Soesanto drew long on his kretek. “They are a special gift from the President to the people. Why would anyone want them to die? Probably all just Third World inefficiency, don’t you think?”

There was a long silence. Soesanto narrowed his eyes as the smoke came back into his face. He stubbed out his kretek and set it down carefully beside him, staring into the darkness. “Think, Dr. Ab. How did that farmer say his cow died?”

“Well, they get stiff and then…”

“Think again, Dr. Ab. Remember what he said.”

A long pause. A couple of neurons connected in Ab’s brain. “They will die…unless they are killed for salvage.”

“We might want to find out if they all die that way.”

“But why?”

“Think, Dr. Ab, think. What is coming up in a few days?”

“Coming up? What do you mean, coming up? Oh.” He felt stupid. “Eid al-Fitr.”

“The feast of. When there’s a big market for meat. We might want to find out how the cattle are butchered, and which butchers are involved, if there’s more than one. They’ll want halal meat, which means there must be at least one proper butcher involved. I would start with the fellow we saw in Gandringan.”

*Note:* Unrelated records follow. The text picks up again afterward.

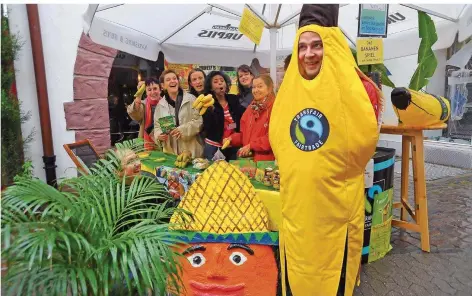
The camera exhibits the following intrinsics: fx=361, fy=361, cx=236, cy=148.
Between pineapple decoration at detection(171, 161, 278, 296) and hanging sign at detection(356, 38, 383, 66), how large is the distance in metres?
1.47

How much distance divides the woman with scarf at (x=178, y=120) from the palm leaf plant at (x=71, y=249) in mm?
1781

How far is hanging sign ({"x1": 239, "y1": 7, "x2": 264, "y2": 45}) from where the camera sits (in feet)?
11.5

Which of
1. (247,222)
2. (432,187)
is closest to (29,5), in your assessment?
(247,222)

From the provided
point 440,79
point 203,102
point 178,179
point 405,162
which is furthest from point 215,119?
point 440,79

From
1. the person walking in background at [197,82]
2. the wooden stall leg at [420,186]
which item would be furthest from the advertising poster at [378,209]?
the person walking in background at [197,82]

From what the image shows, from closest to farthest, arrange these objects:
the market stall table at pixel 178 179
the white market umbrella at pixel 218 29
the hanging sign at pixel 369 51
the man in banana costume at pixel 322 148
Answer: the man in banana costume at pixel 322 148 < the market stall table at pixel 178 179 < the hanging sign at pixel 369 51 < the white market umbrella at pixel 218 29

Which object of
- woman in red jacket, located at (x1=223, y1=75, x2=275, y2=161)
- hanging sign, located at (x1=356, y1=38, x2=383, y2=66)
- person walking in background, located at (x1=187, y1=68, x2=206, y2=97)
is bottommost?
woman in red jacket, located at (x1=223, y1=75, x2=275, y2=161)

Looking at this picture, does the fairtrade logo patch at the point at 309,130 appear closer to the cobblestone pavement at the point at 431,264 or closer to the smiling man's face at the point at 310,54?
the smiling man's face at the point at 310,54

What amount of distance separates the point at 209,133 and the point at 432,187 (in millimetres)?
4042

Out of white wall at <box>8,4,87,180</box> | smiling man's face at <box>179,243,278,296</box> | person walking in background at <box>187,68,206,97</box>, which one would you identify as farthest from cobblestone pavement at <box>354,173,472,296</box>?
white wall at <box>8,4,87,180</box>

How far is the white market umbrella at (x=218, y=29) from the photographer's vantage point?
367 cm

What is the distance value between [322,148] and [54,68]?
14.1 feet

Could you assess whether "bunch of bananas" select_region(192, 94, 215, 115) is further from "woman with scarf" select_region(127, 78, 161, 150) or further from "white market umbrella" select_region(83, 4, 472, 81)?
"woman with scarf" select_region(127, 78, 161, 150)

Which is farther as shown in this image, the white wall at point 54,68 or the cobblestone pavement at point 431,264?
the white wall at point 54,68
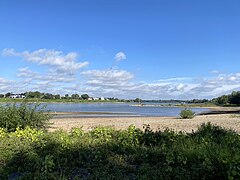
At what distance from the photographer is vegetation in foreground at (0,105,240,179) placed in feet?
20.2

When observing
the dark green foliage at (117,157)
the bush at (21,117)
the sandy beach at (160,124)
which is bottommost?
the sandy beach at (160,124)

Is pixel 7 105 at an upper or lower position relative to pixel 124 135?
upper

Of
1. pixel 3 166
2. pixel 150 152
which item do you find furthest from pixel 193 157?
pixel 3 166

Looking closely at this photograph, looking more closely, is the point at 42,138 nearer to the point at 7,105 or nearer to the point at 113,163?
the point at 113,163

“Salvage butchering…brilliant, brilliant. Could get it cheap that way, and sell dear.” Ab laughed through his nose. “Okay, so let’s say it is deliberate poisoning. Say with strychnine, which is what I suspect. I’ve never seen strychnine poisoning in a cow. It’s a dog poison. I don’t think it’s in the textbooks. You’d need bags of it. Where would you get it?”

“Dr. Ab, you’re the foreign expert. I can’t do all your work for you.”

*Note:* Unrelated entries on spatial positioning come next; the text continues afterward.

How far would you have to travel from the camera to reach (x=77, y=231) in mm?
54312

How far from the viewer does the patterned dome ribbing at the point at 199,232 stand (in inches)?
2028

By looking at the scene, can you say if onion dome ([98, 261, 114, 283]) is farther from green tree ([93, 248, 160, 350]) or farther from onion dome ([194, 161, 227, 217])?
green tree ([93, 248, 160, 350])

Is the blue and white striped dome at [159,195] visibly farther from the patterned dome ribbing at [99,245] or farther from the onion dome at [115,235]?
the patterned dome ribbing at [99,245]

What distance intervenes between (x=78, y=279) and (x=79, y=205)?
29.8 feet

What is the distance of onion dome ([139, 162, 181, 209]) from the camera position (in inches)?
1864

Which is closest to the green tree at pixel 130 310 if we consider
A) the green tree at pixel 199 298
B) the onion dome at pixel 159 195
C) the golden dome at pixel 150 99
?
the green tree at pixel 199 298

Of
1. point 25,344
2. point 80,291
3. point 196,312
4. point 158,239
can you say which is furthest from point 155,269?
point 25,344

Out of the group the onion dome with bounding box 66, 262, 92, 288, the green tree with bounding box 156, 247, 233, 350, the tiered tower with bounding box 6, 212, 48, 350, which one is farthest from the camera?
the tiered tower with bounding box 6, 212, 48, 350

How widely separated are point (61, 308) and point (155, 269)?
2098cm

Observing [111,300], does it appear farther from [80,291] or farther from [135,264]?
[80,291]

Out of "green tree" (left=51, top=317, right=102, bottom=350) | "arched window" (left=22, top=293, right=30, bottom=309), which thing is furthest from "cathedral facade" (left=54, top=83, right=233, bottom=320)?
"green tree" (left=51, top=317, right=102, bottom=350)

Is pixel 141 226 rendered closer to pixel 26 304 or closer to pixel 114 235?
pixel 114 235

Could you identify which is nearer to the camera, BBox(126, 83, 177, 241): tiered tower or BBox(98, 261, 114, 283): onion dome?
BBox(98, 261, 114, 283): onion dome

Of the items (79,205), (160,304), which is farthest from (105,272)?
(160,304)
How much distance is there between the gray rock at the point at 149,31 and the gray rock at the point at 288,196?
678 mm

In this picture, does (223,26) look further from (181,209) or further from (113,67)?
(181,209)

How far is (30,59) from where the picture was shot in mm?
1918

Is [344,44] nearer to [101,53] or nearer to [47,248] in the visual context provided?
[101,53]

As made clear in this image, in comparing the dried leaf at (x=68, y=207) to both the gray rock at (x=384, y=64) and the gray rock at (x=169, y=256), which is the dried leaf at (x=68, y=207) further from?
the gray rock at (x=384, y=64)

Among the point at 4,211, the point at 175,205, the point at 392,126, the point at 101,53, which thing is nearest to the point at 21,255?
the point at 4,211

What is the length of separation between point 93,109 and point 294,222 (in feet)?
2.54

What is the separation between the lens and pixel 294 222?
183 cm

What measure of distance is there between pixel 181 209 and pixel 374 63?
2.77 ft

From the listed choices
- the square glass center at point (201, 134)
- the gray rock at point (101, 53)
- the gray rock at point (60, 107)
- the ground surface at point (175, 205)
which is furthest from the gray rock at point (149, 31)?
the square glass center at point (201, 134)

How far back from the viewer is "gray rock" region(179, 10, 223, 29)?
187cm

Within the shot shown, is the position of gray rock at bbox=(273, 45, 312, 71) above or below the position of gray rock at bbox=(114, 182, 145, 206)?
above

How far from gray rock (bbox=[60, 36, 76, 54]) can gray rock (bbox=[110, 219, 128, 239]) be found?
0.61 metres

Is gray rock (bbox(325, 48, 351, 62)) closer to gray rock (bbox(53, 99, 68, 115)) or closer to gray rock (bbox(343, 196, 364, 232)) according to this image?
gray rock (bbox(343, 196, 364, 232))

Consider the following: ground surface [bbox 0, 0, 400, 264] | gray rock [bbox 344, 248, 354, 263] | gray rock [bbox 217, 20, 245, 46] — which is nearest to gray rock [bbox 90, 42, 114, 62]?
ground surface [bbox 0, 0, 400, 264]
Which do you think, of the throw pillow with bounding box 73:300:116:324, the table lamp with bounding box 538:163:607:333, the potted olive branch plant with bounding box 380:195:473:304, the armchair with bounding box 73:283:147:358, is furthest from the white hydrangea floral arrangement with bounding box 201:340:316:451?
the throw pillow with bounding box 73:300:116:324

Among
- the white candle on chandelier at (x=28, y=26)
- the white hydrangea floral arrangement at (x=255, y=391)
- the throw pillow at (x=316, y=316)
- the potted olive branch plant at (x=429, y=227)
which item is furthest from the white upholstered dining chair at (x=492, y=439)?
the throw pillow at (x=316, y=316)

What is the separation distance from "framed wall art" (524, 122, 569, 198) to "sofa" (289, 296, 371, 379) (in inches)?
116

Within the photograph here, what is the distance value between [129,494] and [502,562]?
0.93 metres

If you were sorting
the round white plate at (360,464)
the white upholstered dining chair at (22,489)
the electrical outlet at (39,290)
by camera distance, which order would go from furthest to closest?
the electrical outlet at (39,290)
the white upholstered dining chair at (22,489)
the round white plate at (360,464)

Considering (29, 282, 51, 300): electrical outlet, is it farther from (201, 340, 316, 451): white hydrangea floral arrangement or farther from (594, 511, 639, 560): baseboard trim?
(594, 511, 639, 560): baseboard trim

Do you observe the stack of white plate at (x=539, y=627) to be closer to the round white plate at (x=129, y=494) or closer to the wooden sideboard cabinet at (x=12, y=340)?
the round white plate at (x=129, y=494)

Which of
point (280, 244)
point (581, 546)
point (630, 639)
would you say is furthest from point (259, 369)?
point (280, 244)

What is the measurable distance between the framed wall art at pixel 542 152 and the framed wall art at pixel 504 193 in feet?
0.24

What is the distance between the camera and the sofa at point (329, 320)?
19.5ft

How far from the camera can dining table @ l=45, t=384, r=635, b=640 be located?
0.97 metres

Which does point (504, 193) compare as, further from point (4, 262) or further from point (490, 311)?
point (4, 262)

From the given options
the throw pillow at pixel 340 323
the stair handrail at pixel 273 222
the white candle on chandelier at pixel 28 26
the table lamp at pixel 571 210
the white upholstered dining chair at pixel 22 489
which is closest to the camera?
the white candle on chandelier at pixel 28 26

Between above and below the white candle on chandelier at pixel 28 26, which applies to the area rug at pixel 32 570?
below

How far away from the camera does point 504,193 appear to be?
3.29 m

“By the time I get the lab work done to prove it, track down where it came from, prove the butcher did it, the feast of Eid al-Fitr will be over, as will the epidemic.”

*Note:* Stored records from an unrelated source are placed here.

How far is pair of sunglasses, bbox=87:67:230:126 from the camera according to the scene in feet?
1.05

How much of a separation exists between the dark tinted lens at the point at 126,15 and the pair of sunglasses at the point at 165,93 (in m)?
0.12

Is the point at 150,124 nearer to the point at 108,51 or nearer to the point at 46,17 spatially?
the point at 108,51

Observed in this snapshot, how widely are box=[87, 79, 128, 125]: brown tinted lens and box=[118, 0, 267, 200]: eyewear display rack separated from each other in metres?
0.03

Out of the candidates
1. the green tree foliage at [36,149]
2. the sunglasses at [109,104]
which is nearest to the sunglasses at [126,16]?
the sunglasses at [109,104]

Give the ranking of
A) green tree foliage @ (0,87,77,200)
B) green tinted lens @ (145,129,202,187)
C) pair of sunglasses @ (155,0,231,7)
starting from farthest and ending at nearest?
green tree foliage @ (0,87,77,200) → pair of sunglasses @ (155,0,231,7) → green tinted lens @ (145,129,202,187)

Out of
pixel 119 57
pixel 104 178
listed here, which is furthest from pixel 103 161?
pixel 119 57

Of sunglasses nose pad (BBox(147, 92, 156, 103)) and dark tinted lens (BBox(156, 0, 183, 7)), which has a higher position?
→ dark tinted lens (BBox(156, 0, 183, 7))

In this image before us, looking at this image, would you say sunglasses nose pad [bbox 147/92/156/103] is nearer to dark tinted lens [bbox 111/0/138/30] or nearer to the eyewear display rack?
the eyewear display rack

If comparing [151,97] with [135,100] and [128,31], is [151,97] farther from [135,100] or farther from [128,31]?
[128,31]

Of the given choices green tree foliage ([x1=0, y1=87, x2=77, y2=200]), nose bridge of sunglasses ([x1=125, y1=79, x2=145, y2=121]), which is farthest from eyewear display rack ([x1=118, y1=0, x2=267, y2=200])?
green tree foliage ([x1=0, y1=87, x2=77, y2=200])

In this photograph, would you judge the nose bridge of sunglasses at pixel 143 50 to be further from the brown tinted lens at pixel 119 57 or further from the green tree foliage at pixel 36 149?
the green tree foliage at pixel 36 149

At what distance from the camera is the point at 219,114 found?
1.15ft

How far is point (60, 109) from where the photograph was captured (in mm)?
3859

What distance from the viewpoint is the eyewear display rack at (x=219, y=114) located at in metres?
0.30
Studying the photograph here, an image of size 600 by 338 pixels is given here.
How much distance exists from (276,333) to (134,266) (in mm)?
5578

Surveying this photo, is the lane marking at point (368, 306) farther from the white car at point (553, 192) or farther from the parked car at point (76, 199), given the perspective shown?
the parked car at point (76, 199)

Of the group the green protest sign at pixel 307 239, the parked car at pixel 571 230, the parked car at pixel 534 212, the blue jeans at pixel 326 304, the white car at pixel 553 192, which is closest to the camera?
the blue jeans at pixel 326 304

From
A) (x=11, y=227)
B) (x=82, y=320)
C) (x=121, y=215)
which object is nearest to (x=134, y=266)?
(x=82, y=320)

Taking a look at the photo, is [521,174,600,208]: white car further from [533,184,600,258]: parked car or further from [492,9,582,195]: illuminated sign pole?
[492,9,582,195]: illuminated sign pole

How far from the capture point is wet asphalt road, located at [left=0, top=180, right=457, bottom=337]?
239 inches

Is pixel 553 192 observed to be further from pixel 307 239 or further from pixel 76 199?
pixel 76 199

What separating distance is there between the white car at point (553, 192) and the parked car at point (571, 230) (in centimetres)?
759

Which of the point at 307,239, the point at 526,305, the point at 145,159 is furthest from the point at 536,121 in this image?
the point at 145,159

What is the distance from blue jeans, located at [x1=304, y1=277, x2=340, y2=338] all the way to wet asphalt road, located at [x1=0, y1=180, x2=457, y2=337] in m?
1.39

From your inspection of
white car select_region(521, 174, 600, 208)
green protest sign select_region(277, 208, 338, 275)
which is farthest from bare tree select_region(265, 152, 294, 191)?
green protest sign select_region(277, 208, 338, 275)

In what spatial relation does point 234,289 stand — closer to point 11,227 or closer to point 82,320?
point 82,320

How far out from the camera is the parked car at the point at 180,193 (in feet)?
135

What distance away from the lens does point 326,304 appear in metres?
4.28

“Which will be noticed after you leave, so you can take the credit.”

“The old epidemiologist’s trick. Start your investigation after the epidemic peaks. You will always look good.” He paused. “But there’s still something missing. It seems too easy. I think this has to do with more than just cheap meat. After all, it’s just the American cows dying. And what about the anthrax at Susu Senang? Those are non-salvageable. Is there a connection? What was Waluyo so worked up about up in Gandringan?”

Soesanto was drawing deeply on another kretek, massaging his bad leg. He wasn’t about to say any more.

They stared out into the darkness, Soesanto smoking, Ab chewing and spitting seeds, filling the night air with cross-cultural debris.